The benefit, he says, is that you can do
things using small animals that you can’t do in humans. For instance, you can
try drugs that aren’t FDA approved yet or different doses. “So, we may see
something in clinical studies that raises a question we can only answer with an
animal study.”
Designing a New Wearable Optical Device
For the clinical trial Roblyer’s
co-leading with oncologist Naomi Ko, MD, he uses a handheld probe against the
surface of the skin to measure a tumor with DOS. At the same time, he’s
designing a flexible DOS that women can wear that conforms to the same shape of
their breast.
It will be the first-ever wearable imaging
pad that can take continuous optical measurements in breast cancer patients.

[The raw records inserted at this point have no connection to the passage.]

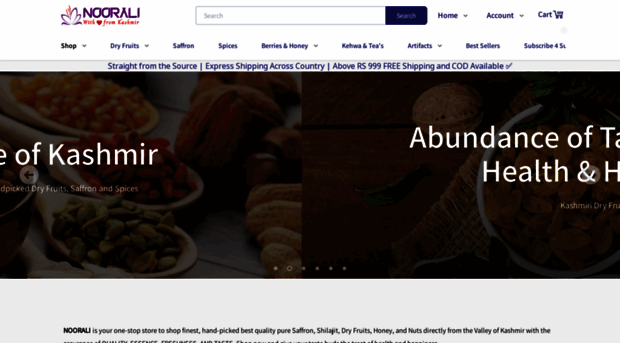 noorali.co.in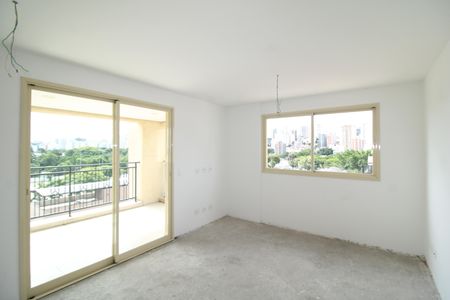Apartamento à venda com 76m², 2 quartos e 2 vagasSala / Cozinha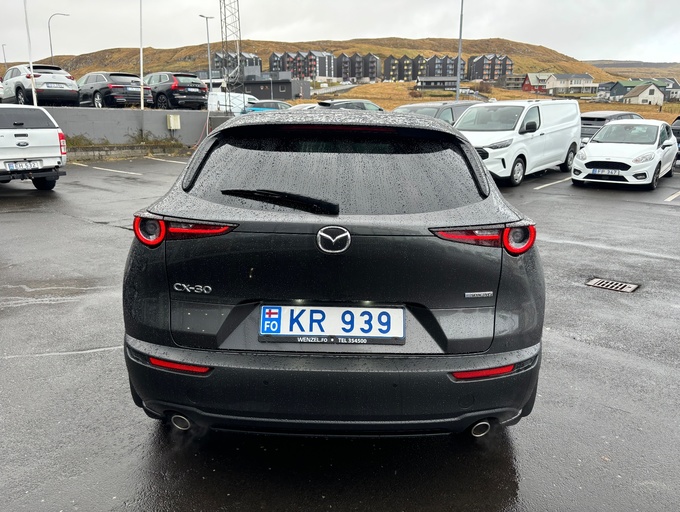 2022 Mazda CX-30 2.0 Cosmo
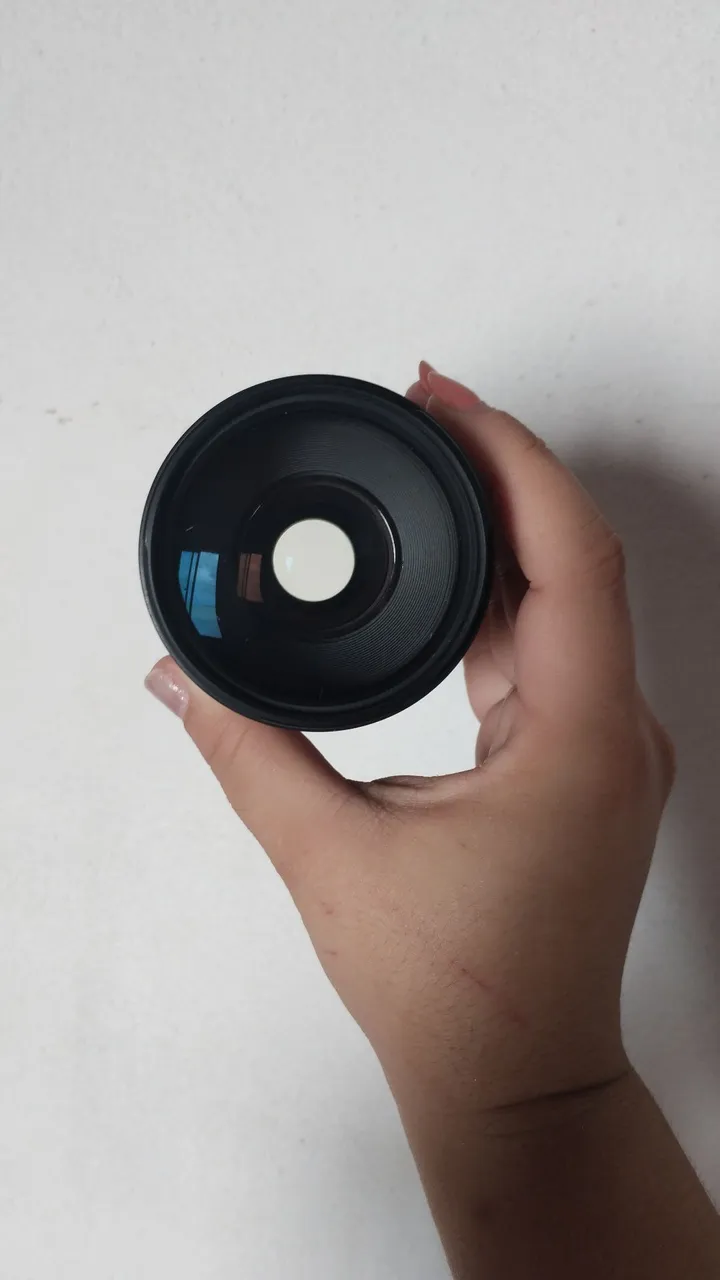 Lente para Câmera cânon 75/300 - Qualidade Impecável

“It’s been an iterative process.” Roblyer is perfecting his device with the
help of a grant from the American Cancer Society.
The current model has 32 light sources (LEDs)
and 16 photodiodes. Roblyer's team kept modifying the places for light sources
and diodes to find one that would allow the highest sensitivity to measure what
they wanted at different depths. Right now, the device doesn’t store data. It
has to be connected to a computer to download its information.
“It’s hard to measure as frequently as we
want with the device we have,” Roblyer says. “We’re thinking about how to make
it untethered in the future because the chemotherapy infusion center is just
the first place we want to measure the effects of chemo on the tumor. It would
be fantastic if the patient could wear the device at home so we could learn
more about what the most valuable timepoints are. They could be a day, or a
week after treatment.”
In addition to portability, there are some
things to work out with the device—like Roblyer’s team is still looking for the
best way to adhere it to the skin. He still has another year of work through
his American Cancer Society grant, though, so his team has room for more
innovation.
When the grant's over, Roblyer and his team
likely have several years of work to do before the wearable DOS device will be
ready for doctors to use it with patients. "We still need to test it with
healthy volunteers and with people who have breast cancer," Roblyer says.
"Plus, FDA approval, and much more."
But simultaneous work continues. Receiving
the grant from the American Cancer Society spurred Roblyer’s success with
grants from other sources. He and his team are working on several new projects.
They’re using optical monitoring to explore less toxic treatments for
chemo-resistant breast tumors. They’re also using DOS to monitor the effects of
treatment in children with osteosarcoma, a cancer that starts in the bones.